Recorded at the Vienna State Opera in February 2005, this Werther is a complicated affair, and relatively satisfying. The production, updated to the 1950s, is by stage and opera director Andrei Serban, who is always full of good ideas. He has placed a huge tree center stage that remains there and defines the passage of the seasons; it is sometimes outdoors, sometimes in. This is less a bother that you might think. (The appealing set is by Peter Pabst, who, with Petra Reinhardt, also is responsible for the handsome period costumes.) Girls play with hula hoops; there is a ’50s-looking TV in the living room; the furnishings are absolutely right.
Given how repressive the 1950s were, the opera’s issues and Serban’s characterizations ring true: Werther’s and Charlotte’s love for one another never can be acknowledged in a pre-’60s atmosphere given the rigidity of marital constraints and “what the neighbors would say.” He furthermore turns Albert, who spies on Charlotte and Werther, into a genuinely cold man; his behavior toward Charlotte at the close of Act 3 is a shocker. Sophie is in love with Werther and flirts audaciously; her sexual awareness (and clothing, actually) are slightly anachronistic, but perhaps she is being seen as the generation to come. (Her “minuet” is more Elvis than Haydn.) Werther, neat as a pin in the opera’s first half, is disheveled and wildly unhinged by the third act; his emotional collapse is dreadful to watch.

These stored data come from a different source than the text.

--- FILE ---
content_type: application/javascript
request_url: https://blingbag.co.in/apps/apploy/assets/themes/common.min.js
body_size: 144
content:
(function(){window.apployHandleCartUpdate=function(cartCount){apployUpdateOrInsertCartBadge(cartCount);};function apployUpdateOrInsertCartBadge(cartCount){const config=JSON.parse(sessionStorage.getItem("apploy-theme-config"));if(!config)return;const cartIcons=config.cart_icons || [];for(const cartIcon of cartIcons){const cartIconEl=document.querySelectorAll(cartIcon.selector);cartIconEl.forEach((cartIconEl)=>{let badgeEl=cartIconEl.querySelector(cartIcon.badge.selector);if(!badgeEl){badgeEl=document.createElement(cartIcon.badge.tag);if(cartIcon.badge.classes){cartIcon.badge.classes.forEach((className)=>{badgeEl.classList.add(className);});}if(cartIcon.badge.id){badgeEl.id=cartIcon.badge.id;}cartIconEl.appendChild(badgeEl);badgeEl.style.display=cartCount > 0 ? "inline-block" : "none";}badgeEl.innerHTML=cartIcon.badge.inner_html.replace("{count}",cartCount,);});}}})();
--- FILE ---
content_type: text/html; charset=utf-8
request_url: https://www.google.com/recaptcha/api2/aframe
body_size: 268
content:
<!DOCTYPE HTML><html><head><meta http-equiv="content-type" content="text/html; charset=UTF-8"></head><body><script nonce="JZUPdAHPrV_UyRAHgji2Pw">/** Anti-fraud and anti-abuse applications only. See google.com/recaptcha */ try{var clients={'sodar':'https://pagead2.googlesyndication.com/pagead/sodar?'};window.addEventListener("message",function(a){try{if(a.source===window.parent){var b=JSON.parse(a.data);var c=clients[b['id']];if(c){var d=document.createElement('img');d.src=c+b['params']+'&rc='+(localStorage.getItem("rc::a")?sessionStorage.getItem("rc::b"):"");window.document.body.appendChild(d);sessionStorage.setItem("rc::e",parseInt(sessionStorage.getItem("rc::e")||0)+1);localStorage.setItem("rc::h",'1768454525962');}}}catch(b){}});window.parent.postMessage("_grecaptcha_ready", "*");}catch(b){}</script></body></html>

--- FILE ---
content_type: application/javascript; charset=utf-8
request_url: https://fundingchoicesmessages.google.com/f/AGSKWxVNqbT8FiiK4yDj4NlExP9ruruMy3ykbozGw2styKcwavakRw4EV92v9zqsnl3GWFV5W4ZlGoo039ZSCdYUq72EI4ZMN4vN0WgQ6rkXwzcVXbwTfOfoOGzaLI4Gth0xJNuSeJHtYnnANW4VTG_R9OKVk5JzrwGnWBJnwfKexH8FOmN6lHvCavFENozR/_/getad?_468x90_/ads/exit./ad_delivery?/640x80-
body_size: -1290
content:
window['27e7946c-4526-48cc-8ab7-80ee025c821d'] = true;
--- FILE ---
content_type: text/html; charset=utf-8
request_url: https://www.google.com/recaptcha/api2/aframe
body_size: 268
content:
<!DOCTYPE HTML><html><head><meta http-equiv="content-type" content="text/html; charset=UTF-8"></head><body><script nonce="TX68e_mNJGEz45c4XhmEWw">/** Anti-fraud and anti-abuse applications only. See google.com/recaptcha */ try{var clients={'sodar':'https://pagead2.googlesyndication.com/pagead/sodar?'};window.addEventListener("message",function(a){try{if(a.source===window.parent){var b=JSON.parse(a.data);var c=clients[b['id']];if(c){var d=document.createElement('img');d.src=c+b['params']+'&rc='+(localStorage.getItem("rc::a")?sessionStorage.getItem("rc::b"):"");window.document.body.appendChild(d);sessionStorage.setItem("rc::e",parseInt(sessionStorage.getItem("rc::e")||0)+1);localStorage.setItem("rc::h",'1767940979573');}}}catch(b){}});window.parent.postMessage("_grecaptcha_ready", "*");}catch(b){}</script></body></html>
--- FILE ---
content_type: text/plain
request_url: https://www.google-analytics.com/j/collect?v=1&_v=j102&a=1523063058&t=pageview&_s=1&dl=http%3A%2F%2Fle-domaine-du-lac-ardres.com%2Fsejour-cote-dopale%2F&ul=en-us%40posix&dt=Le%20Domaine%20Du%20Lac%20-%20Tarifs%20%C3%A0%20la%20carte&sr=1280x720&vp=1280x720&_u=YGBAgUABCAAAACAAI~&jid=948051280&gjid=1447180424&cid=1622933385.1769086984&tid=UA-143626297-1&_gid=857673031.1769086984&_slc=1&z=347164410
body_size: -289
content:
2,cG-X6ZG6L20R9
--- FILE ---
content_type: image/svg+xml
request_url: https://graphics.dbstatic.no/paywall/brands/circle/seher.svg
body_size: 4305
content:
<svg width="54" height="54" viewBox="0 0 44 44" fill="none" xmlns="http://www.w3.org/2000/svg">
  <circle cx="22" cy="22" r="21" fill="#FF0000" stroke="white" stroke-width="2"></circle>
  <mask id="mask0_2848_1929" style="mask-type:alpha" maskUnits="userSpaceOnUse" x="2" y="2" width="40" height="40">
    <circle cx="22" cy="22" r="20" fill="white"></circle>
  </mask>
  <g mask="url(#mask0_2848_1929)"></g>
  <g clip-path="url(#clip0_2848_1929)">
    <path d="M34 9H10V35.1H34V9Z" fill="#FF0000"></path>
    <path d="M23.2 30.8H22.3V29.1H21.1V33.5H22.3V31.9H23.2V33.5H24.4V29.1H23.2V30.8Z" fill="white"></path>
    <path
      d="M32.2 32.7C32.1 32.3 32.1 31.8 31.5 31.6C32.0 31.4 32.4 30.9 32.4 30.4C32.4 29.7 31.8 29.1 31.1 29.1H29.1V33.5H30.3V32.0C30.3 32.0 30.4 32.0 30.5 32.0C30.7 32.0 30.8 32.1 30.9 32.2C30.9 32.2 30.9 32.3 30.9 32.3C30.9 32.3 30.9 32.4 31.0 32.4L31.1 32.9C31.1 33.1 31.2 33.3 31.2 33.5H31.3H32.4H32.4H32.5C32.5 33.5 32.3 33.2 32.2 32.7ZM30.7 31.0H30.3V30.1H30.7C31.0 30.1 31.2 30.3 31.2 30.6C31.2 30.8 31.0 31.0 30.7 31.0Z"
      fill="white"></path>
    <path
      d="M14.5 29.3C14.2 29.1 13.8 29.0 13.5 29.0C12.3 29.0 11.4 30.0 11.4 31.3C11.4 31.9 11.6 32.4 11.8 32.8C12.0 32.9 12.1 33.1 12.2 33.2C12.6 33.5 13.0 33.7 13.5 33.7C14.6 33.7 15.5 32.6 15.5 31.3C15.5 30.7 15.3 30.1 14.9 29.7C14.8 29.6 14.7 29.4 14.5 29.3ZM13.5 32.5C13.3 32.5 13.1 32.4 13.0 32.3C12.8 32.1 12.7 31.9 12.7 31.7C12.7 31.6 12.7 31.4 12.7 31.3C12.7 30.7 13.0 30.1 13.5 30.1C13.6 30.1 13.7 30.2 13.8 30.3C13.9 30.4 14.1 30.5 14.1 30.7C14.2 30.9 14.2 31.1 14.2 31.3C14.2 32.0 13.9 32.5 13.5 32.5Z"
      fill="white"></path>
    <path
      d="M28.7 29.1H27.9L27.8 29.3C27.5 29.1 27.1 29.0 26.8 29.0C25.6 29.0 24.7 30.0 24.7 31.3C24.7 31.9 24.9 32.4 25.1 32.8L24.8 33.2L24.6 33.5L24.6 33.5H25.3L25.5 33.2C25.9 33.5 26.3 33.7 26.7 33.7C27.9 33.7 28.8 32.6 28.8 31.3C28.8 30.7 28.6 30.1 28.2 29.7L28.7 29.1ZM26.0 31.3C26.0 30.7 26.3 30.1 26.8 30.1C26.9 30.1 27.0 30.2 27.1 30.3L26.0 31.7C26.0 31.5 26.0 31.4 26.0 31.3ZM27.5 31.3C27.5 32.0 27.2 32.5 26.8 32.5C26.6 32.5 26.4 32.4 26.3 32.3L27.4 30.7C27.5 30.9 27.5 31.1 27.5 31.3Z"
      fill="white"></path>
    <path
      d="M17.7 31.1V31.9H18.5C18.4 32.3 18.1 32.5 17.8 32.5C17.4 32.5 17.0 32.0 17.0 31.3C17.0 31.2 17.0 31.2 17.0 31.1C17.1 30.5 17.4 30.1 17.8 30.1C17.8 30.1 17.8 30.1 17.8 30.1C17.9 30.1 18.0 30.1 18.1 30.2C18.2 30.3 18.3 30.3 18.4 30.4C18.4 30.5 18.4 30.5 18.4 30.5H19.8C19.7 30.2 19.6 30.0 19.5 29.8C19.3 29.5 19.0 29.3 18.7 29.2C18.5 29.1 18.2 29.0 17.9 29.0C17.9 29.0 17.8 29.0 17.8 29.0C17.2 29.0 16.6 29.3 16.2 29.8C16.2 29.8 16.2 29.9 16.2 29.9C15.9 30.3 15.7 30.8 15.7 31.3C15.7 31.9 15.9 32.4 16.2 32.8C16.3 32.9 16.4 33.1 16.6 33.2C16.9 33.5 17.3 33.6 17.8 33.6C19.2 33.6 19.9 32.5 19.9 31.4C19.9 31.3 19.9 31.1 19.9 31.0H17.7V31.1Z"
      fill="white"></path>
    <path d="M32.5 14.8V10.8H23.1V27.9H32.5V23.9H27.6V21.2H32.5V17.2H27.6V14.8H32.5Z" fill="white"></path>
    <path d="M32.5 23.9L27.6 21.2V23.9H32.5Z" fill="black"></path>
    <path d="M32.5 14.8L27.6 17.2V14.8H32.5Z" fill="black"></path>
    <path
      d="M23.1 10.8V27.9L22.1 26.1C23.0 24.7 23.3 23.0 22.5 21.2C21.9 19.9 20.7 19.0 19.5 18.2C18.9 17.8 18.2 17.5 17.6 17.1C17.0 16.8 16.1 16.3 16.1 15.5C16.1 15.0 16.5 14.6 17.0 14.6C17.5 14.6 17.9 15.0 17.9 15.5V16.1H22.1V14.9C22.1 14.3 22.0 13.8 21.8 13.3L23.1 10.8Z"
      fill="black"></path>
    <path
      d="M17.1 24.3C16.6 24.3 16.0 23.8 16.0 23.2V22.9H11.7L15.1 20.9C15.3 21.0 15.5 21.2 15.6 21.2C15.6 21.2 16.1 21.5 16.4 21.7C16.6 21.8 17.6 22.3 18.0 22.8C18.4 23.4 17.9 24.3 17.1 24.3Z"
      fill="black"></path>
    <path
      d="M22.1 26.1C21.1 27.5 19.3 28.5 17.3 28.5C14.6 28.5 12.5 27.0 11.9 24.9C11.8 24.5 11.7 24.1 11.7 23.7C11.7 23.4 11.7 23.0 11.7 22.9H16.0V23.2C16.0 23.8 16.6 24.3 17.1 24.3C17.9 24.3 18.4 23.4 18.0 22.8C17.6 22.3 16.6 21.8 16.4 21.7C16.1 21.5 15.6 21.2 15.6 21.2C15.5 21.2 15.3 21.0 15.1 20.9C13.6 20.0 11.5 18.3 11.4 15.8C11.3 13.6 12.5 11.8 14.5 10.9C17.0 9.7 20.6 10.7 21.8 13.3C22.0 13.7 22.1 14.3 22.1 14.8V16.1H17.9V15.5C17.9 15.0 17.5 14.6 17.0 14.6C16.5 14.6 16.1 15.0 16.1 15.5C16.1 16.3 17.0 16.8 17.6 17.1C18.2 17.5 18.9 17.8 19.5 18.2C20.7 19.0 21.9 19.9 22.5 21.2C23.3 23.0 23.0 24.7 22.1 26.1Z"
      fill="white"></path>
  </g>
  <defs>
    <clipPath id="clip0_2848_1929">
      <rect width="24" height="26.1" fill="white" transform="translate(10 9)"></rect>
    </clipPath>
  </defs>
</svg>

Elîna Garanca is more impressive here than in her solo debut release on DG of bel canto arias (type Q12190 in Search Reviews). The voice is gorgeous and absolutely even from top to bottom. She looks beautiful and her acting is natural and convincing–when she finally breaks in the opera’s second half, it plays with great honesty, and her pent-up sensual feelings for Werther smolder as I’ve never seen before. Her voice occasionally lacks heft, and save for one or two moments, she refuses to use anything like chest voice, and this hurts the drama. You only hope that she finds a way to darken the tone to greater effect. And while she’s at it, she can work on her languages–her French is pretty bad. Adrian Eröd, as suggested above, sings and acts Albert with great profile. Ileana Tonca’s Sophie, very knowing, has a non-soubrette edge to her voice that suits the portrayal well.
Marcelo Alvarez’s Werther is hampered only by some cruel close-ups that show exaggerated facial expressions; otherwise, this is a portrayal of great style and subtlety. The voice is sounding handsome and healthy; he caresses soft phrases with ease and beauty and he lets loose in the big moments impressively. He acts thoroughly buttoned-up in the opera’s early, public scenes, but his disintegration, as mentioned above, is hugely played. You wish for a more tonally varied voice (the same might have been said of Pavarotti), but why carp?
The rest of the cast is good enough, although the opera’s “old folks” are very young as portrayed here, and Charlotte and Sophie seem to have innumerable siblings–the stage, when busy, can be too busy.
The Vienna State Opera Orchestra plays rhapsodically for Phillip Jordan. He comes close to delivering a great Werther, but he underlines some passages by slowing down artificially and it spoils the flow. Still, this is a stunning, newly and originally conceived show. By default it is the best version on DVD (the others are either oddly put together films or the baritone version of the opera starring Thomas Hampson which is only in concert), but you won’t be settling if you buy it. It sounds and looks marvelous to boot. A 12-minute bonus gives us a peek into the 2005 Opera Ball, all pomp and circumstance and wealth, which contains a very brief interview with Alvarez, Garanca, Jordan, Serban, and Pabst. And our mezzo and tenor sing a wonderfully entertaining Zarzuela duet–he in perfect Spanish, she in God-knows-what language.